L’ambassadeur Albert Mbonerane, acteur de la société civile dans le domaine de l’environnement, figure parmi les partenaires principaux appelés à enrichir le rapport national sur le développement durable. Ce document sera présenté à la conférence internationale « Rio + 20 » prévue en juin 2012 dans la capitale brésilienne. La préparation de ce rapport bénéficie de l’appui du PNUD.
M. Mbomerane, lors de la validation officielle du rapport Burundi RIO +20, a déclaré « qu’au même titre que le partenariat public-privé, le partenariat public-société civile et le partenariat privé-société civile s’avèrent indispensables pour assurer le développement durable du pays ». Il s’est également réjouit du dialogue amorcé entre le gouvernement et la société burundaise, considéré aujourd’hui comme des partenaires complémentaires pour travailler à la construction d’un développement durable du pays.
Ancien ministre de l’environnement, Mbonerane est à la tête de quatre organisations environnementales qui sont : Action ceinture verte pour l’environnement (ACVE), Action de lutte contre la malaria (ALUMA), FENASE (Fédération des acteurs non étatiques intervenant dans le secteur de la santé) et la Fondation Roi Mwezi Gisabo. Celle-ci est un exemple de partenariat privé-société civile, produit de la collaboration entre l’ACVE et Interbank, une banque privée opérant à Bujumbura. Elle s’est assignée notamment l’objectif de protéger le lac Tanganyika.
Quatre organisations en phase avec la déclaration de Libreville
Les quatre organisations répondent aux aspirations de la déclaration de Libreville sur la santé et l’environnement. Celle-ci prône la mise en œuvre de toutes les déclarations et conventions internationales relatives à la santé et à l’environnement. « Nous réalisons un plaidoyer pour un environnement propre pour la santé de l’homme. Par exemple en assurant un bon assainissement du milieu, le paludisme pourrait être éradiqué », témoigne M. Mbonerane.

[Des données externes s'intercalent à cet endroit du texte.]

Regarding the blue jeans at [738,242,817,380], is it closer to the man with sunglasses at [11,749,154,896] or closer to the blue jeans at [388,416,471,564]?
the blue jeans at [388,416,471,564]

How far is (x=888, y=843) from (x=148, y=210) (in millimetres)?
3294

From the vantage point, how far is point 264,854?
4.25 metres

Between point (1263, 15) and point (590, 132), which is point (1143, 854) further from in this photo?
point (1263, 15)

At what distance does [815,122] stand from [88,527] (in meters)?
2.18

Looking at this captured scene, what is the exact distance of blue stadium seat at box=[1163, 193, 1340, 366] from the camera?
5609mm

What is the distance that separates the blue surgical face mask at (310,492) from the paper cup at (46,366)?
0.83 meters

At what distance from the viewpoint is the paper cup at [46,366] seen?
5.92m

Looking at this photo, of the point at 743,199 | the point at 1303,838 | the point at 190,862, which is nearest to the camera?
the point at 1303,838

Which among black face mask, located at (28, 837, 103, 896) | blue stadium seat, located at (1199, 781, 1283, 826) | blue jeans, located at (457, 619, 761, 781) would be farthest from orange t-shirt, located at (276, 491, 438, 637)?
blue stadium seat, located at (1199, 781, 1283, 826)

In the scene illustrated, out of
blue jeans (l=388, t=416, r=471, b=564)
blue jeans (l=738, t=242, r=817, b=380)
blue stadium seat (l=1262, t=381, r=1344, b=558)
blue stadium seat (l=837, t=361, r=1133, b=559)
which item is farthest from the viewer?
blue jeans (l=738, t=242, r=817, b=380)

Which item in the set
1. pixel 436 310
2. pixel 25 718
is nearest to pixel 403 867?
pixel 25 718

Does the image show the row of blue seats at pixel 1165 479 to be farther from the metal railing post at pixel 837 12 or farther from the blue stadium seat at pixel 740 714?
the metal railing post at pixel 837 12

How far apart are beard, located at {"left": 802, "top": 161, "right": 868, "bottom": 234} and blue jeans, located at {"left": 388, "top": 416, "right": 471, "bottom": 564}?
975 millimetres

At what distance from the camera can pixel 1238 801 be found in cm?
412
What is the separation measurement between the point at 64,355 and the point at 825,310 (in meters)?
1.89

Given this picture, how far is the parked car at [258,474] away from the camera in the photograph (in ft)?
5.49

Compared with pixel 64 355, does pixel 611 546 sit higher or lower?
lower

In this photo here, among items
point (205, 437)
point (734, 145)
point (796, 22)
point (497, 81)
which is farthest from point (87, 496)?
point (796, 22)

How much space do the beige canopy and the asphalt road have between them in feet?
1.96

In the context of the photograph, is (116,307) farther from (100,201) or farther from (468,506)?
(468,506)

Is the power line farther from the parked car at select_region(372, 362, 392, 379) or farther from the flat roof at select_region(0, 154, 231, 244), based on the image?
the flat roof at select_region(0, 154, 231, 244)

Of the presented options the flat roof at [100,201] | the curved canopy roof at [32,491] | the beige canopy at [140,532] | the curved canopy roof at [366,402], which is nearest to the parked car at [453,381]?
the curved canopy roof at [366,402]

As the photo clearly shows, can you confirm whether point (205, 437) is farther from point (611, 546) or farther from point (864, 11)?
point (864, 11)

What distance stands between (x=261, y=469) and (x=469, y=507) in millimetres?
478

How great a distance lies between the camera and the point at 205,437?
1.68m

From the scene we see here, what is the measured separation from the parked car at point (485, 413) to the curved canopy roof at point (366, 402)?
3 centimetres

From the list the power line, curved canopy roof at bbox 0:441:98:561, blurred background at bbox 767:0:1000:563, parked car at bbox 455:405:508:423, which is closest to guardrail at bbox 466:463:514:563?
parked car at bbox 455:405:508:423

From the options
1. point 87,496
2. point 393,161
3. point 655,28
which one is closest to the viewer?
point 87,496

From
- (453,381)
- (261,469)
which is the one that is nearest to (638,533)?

« Le rôle de la société civile, dit-il, est de mener un plaidoyer pour que les gens comprennent la nécessité de protéger l’environnement, d’agir en « chien de garde » pour protéger les actions réalisées et d’alerter en cas de problème environnemental. Nous accompagnons le gouvernement sur terrain pour l’aider à réaliser ses objectifs et nous agissons comme des partenaires à travers les ministères techniques ».
Des réalisations palpables
Avec l’appui de l’ambassade de France au Burundi et avec l’aide de l’ACVE, le jardin public de Bujumbura a été réhabilité et aménagé. Aujourd’hui, un accord signé entre la mairie de Bujumbura et l’ACVE confie la gestion du parc à cette dernière, ce qui concrétise le partenariat public-société civile. « Pour une ville comme Bujumbura qui connait une augmentation de la population et des entreprises, le jardin public constitue le poumon vert de la ville. Il est aussi un espace de rencontre des cultures et de détente, surtout pour les jeunes », note Mbonerane.
Dans la province de Muramvya (centre du Burundi), entre 2009 et 2011, l’ACVE a encadré 100 ménages agricoles dans le domaine de la gestion durable du sol, de l’augmentation de la production des terres, et de la lutte contre l’érosion. Aujourd’hui, ces agriculteurs ont franchi un autre pas en se constituant en association. Ils ont construit notamment un hangar de stockage pour protéger leurs récoltes contre le vol et les intempéries.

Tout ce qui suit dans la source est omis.